Preterm- and term-born infants underwent 3T MRI during natural sleep using an MR-compatible incubator with a neonatal head coil. MRI included 30-direction b=1000s/mm2 (DTI) and 64-direction b=2000s/mm2 (HARDI) diffusion MRI. Preterm-born infants were scanned around 30-32 weeks postmenstrual age (preterm-age [PTA] scan) and again around term equivalent age (TEA scan); term-born infants were scanned at TEA only. Five preterm-born and five term-born infants were randomly selected, each diffusion-weighted volume was visually inspected and labelled as containing within-volume motion or not. Individual volumes were divided into odd and even subvolumes and co-registered using rigid registration1. The root mean squared difference between the estimated transformations and the identity matrix was calculated for the registration of odd-to-even and even-to-odd subvolumes. The averaged root mean squared difference per volume was used as within-volume motion index. Within-volume motion indices were calculated separately for volumes manually labelled as containing within-volume motion, and compared to those calculated from volumes labelled as not containing within-volume motion. An acceptable threshold (t) of the within-volume motion index was calculated using the upper inner fence:
t = Q3 + 1.5 * IQR
where Q3 is the third quartile and IQR the inter-quartile range of within-volume motion indices across all volumes. Additionally, the performance of an iteratively calculated threshold was investigated. The iterative threshold was calculated as above, however using only values below the threshold. Thresholds were calculated (i) separately for each participant and diffusion acquisition; (ii) separately for each participant using the combined (“multi-shell”) diffusion acquisition; and (iii) for all participants combined using the combined diffusion acquisition. Performance was assessed by calculating sensitivity, specificity, positive predictive value, and F1 score.

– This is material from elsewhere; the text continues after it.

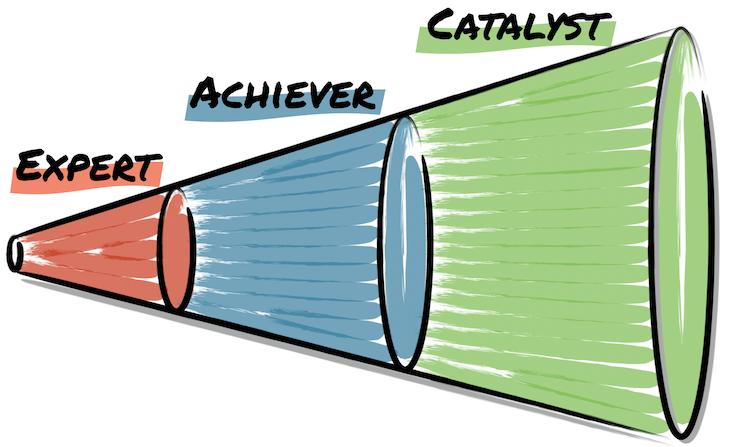 Leadership Agility Development Model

The percentage of volumes affected by motion (manual labelling), and within-volume motion indices observed in volumes with or without motion, is presented in Table 1. DTI data had more motion than HARDI data at all time points, likely due to either (i) DTI data being acquired after HARDI data, at which time the infants may have been more unsettled; and/or (ii) the higher signal to noise of the diffusion weighted images of the DTI data compared to the HARDI data, making it easier to visually identify volumes with motion for the DTI data. Within-volume motion indices of volumes without motion were consistent between DTI and HARDI, between time points, and between participant groups. Within-volume motion indices of volumes with motion were significantly higher, and had a wider spread.
The performance of the simple and iterative thresholds is reported in Tables 2. For single-shell data, the simple thresholds were markedly higher and more variable than iterative thresholds. Sensitivity was markedly increased for iterative thresholds, while specificity was slightly reduced, the positive predictive value was reduced, and F1 score was slightly increased. For multi-shell data, the difference between simple and iterative thresholds was only small, and very few differences are seen in sensitivity, specificity, positive predictive value and F1 score.
Because thresholds were similar across participants, it is reasonable to assume that a single threshold, calculated from all datasets together, could be used. This may be particularly useful for detecting motion on individual datasets that are heavily affected by motion: in those severe cases, the value of the obtained threshold (based on the individual dataset) might be artificially increased due to the increased presence of motion. The calculated simple threshold was 1.11, while the iterative threshold was 1.08 (example detection shown in Figure 2). The methods performed only slightly differently in terms of sensitivity and specificity, however the simple threshold performed better in terms of positive predictive value and F1 score.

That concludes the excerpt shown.